### What to work on
Reproduce the text of every record below verbatim, omitting the pictures.

### Provided information
━━━━━━

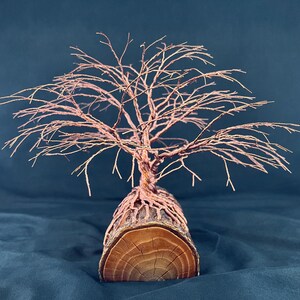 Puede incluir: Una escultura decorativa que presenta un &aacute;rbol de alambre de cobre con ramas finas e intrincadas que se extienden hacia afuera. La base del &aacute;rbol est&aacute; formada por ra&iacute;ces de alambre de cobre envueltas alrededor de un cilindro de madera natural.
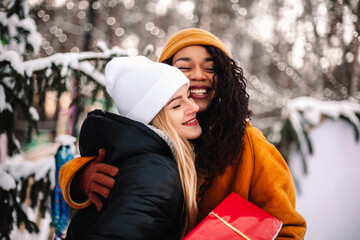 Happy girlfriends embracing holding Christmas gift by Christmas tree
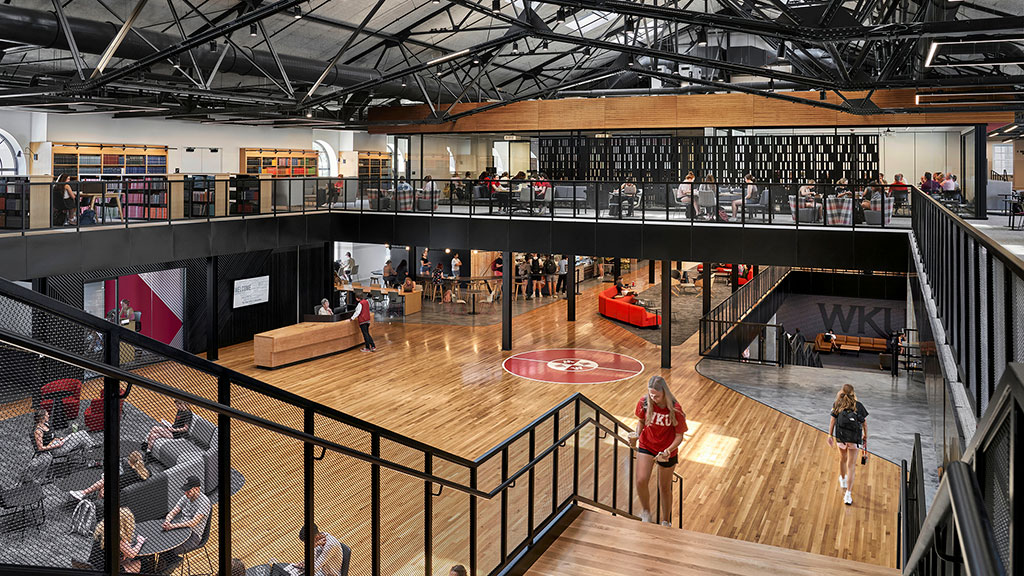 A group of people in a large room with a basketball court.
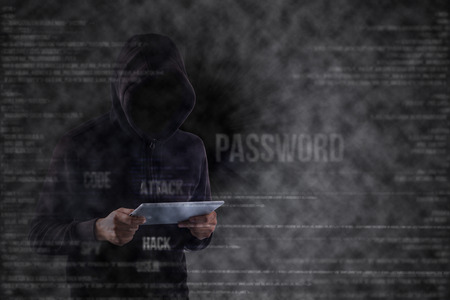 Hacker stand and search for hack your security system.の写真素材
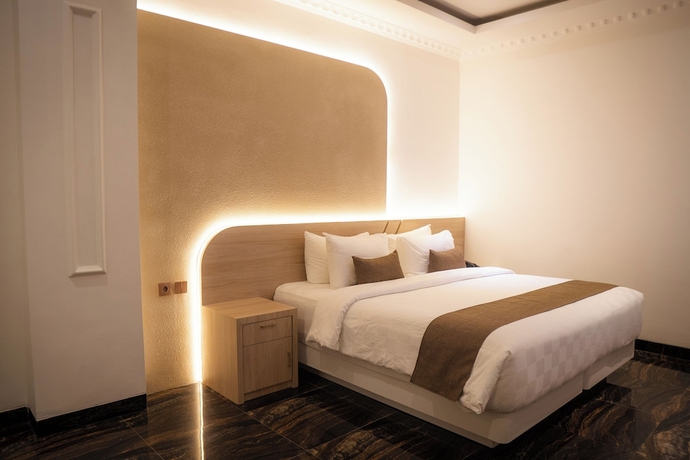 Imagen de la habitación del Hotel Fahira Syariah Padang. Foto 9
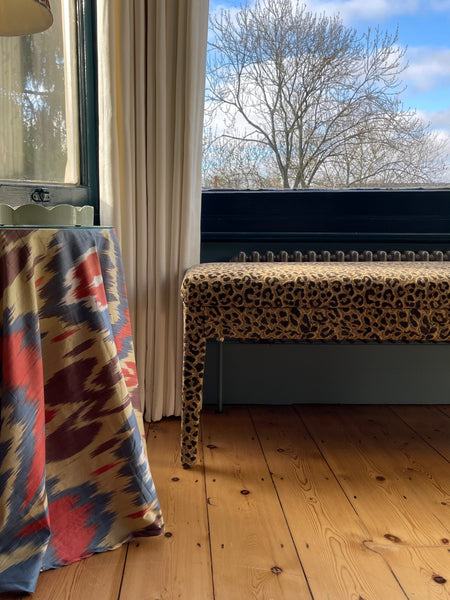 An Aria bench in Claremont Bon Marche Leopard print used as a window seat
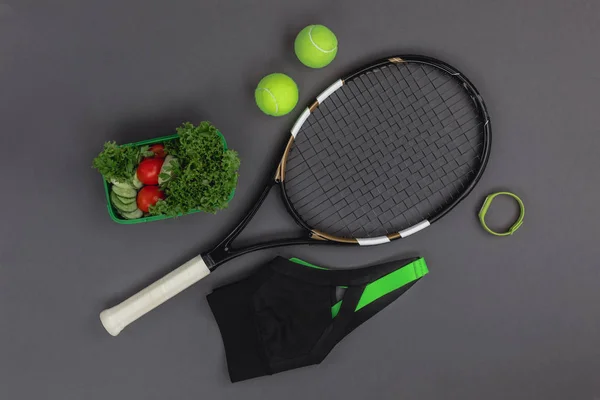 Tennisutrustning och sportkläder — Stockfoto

━━━━━━

### Solution to this problem
 Puede incluir: Una escultura decorativa que presenta un &aacute;rbol de alambre de cobre con ramas finas e intrincadas que se extienden hacia afuera. La base del &aacute;rbol est&aacute; formada por ra&iacute;ces de alambre de cobre envueltas alrededor de un cilindro de madera natural.
 Happy girlfriends embracing holding Christmas gift by Christmas tree
 A group of people in a large room with a basketball court.
 Hacker stand and search for hack your security system.の写真素材
 Imagen de la habitación del Hotel Fahira Syariah Padang. Foto 9
 An Aria bench in Claremont Bon Marche Leopard print used as a window seat
 Tennisutrustning och sportkläder — Stockfoto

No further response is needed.